WRITTEN INSTRUCTION
Transcribe the following material word for word, omitting the pictures.
======== DATA SHOWN ========
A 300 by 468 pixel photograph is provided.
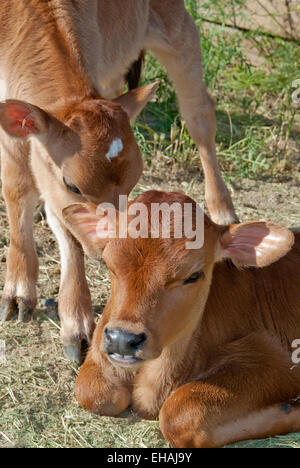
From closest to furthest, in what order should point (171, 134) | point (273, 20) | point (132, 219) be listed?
point (132, 219), point (171, 134), point (273, 20)

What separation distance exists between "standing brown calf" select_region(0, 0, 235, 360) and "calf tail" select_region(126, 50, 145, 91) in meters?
0.85

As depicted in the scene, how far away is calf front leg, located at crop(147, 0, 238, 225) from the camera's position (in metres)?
7.35

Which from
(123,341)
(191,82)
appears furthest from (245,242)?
(191,82)

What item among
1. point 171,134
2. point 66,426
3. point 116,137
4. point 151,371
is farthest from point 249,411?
point 171,134

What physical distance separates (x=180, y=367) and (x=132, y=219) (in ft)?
3.04

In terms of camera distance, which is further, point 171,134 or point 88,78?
point 171,134

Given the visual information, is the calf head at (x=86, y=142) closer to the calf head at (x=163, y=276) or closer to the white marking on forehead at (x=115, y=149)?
the white marking on forehead at (x=115, y=149)

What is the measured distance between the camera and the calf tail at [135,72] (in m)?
7.67

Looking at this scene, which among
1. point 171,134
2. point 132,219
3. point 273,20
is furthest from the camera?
point 273,20

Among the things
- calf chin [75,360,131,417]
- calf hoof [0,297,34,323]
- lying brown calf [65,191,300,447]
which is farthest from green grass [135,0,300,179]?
calf chin [75,360,131,417]

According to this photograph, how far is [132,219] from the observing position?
4.48 metres

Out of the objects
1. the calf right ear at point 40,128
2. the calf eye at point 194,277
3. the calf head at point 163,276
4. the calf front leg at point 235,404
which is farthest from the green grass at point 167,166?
the calf right ear at point 40,128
========
COMPLETE ANSWER
A 300 by 468 pixel photograph is provided.
From closest to furthest, in what order should point (171, 134) | point (273, 20) | point (132, 219) be listed?
point (132, 219), point (171, 134), point (273, 20)

What separation distance exists between "standing brown calf" select_region(0, 0, 235, 360) and "calf tail" select_region(126, 50, 145, 91) in meters?
0.85

As depicted in the scene, how far away is calf front leg, located at crop(147, 0, 238, 225) from the camera's position (in metres)?
7.35

Which from
(123,341)
(191,82)
appears furthest from (245,242)?
(191,82)

What item among
1. point 171,134
2. point 66,426
3. point 116,137
4. point 151,371
is farthest from point 249,411?
point 171,134

What physical distance separates (x=180, y=367) and (x=132, y=219) (in ft)?
3.04

In terms of camera distance, which is further, point 171,134 or point 88,78?
point 171,134

Given the visual information, is the calf head at (x=86, y=142) closer to the calf head at (x=163, y=276) or closer to the white marking on forehead at (x=115, y=149)?
the white marking on forehead at (x=115, y=149)

What is the measured distance between the camera and the calf tail at [135,72] (in m)?
7.67

Looking at this scene, which among
1. point 171,134
2. point 132,219
3. point 273,20
is furthest from the camera?
point 273,20

Among the things
- calf chin [75,360,131,417]
- calf hoof [0,297,34,323]
- lying brown calf [65,191,300,447]
which is farthest from green grass [135,0,300,179]?
calf chin [75,360,131,417]

According to this photograph, how far is [132,219] from the observing position?
4.48 metres

Out of the objects
1. the calf right ear at point 40,128
2. the calf eye at point 194,277
3. the calf head at point 163,276
4. the calf front leg at point 235,404
which is farthest from the green grass at point 167,166?
the calf right ear at point 40,128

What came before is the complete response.